## WHAT IS REQUIRED
Continue the piece on volunteering with children at the Audubon Center from its last sentence.
>> begin TEXT
Those are just some of the things children have said to me when they first visit the Audubon Center. If you are lucky, and we usually are, by the time they have worked their way through the program they will have stopped worrying about snakes and forgotten insect bites and will quite happily be handling mud, owl pellets and all the small wiggly creatures we can capture.
Working with children is always worthwhile but particularly here at the Audubon Center. For the majority of the children who come in for school and after school programs this may well be the first time they have ever visited and interacted with a truly natural area. Sometimes they live in apartments with no backyard of their own, often their parents work two jobs and long hours, their schools are not blessed with good environmental habitats. The three hours they spend exploring the Rio Salado habitat may be the most time they spend in nature all year.
Well we can’t do miracles and maybe only five out of every hundred children we see will come back, maybe only one in every two hundred will become truly involved in environmental activities, but that’s still 6 more children than would have been possible if there weren’t volunteers to help the staff at the center.
For the rest of them, well perhaps in 15 or 20 years’ time they’ll want to encourage their own children to spend outdoors because they remember a morning or afternoon outside with binoculars or magnifying glasses that was such fun. And of course that’s the other reason I’d encourage other people to volunteer, it’s such a fun activity and you learn so much. The River Keepers program has taught me about pollinators, non-point source pollution, mammals in Arizona and the history of the Salt River – I can’t wait to help out with the River Pathways in the fall so I can find out how you monitor rivers and what green line analysis is. You don’t need to be an expert because you have the staff to help out, and telling the children you don’t know but let’s find out together is a great way of teaching them.
>> end TEXT
>> begin GIVEN ENTRIES
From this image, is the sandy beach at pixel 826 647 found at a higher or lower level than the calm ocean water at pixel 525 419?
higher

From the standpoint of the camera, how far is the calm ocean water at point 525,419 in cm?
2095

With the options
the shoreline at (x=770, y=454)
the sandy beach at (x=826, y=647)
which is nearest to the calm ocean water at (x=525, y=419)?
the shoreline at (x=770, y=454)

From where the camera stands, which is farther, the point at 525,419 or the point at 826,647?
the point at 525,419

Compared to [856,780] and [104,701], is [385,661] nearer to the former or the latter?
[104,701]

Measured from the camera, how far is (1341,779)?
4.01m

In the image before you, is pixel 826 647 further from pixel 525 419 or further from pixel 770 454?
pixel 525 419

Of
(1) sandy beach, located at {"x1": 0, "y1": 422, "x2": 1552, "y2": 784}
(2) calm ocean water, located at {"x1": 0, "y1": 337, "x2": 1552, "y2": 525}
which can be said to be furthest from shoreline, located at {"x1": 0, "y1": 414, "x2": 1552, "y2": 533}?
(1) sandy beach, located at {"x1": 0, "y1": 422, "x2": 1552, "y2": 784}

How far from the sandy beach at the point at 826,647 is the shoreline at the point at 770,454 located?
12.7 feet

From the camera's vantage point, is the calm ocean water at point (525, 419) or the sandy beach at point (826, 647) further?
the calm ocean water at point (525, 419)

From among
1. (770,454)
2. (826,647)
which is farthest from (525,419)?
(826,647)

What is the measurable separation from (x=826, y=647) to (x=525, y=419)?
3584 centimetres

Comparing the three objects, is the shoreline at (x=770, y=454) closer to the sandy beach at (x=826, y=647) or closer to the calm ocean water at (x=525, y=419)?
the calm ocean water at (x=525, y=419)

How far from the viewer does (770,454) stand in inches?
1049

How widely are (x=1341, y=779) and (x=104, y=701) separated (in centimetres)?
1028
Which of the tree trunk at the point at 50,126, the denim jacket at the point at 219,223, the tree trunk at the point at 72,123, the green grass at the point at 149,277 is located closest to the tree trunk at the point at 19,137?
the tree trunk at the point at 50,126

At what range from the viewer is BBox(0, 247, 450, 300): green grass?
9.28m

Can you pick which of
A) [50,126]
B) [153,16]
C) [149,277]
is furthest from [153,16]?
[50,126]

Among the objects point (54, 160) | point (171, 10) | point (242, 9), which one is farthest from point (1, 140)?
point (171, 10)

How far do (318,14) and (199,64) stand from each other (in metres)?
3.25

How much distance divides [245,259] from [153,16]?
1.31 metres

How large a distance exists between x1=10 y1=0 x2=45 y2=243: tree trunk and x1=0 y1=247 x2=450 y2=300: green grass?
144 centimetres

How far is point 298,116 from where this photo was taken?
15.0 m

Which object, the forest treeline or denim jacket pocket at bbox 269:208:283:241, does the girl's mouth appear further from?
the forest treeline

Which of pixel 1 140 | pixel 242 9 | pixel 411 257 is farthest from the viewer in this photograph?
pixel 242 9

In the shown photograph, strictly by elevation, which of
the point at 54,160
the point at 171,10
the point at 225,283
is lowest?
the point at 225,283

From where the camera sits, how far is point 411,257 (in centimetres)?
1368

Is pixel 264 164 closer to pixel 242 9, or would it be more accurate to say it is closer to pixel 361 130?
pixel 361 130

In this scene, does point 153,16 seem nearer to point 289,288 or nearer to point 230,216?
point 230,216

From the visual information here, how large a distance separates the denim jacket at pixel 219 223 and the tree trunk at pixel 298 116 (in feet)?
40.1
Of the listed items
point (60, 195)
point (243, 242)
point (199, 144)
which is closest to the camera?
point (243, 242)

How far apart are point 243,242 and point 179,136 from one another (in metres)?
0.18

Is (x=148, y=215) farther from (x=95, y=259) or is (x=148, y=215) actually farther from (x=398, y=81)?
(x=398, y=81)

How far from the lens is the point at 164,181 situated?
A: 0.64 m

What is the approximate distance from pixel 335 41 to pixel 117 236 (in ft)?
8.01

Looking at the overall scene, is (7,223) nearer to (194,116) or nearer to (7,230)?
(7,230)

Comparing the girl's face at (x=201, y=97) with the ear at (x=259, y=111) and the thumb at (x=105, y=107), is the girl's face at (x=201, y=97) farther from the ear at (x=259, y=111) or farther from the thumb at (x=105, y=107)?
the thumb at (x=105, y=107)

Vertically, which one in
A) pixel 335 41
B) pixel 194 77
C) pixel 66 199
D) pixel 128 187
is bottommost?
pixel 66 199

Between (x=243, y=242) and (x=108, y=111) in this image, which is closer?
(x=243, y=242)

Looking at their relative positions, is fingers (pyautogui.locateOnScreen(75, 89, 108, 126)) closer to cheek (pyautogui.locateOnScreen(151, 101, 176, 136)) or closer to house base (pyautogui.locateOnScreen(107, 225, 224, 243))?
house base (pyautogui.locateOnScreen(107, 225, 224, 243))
>> end GIVEN ENTRIES
## RESPONSE
Earlier this spring we had a field trip where; and let me make this clear it was a very unusual event; the teachers hadn’t done enough preparation work and they weren’t very active in keeping the children controlled. The children weren’t badly behaved but they were over excited, lacked focus and were just hard work. When I took the last of the three groups for the bird walk I was getting pretty tired but the children didn’t want to turn round and come back for their lunch. Reluctantly they dragged themselves away. One of the boys had been particularly difficult during the walk, he’d rushed in front, had to be told to stop chasing the cottontails and didn’t seem to be listening to what I was saying at all. Suddenly he ran to catch up with me. I remember thinking something on the lines of “What’s his problem now?”
“You know Miss,” he said, “It was great stroking those dead animals.” It’s not how we normally refer to our specimen animal skins but I knew what he meant. He looked over the river banks for a moment assessing what he saw. “This place is really neat.” Of course I agreed and reminded him he could come back at any time. He was quiet for a minute or two as if he was weighing something up in his mind. “This has been the best field trip we’ve ever been on, ever.”
So on behalf of nature-deprived children of all ages I encourage you to come and join in the “best field trips ever.”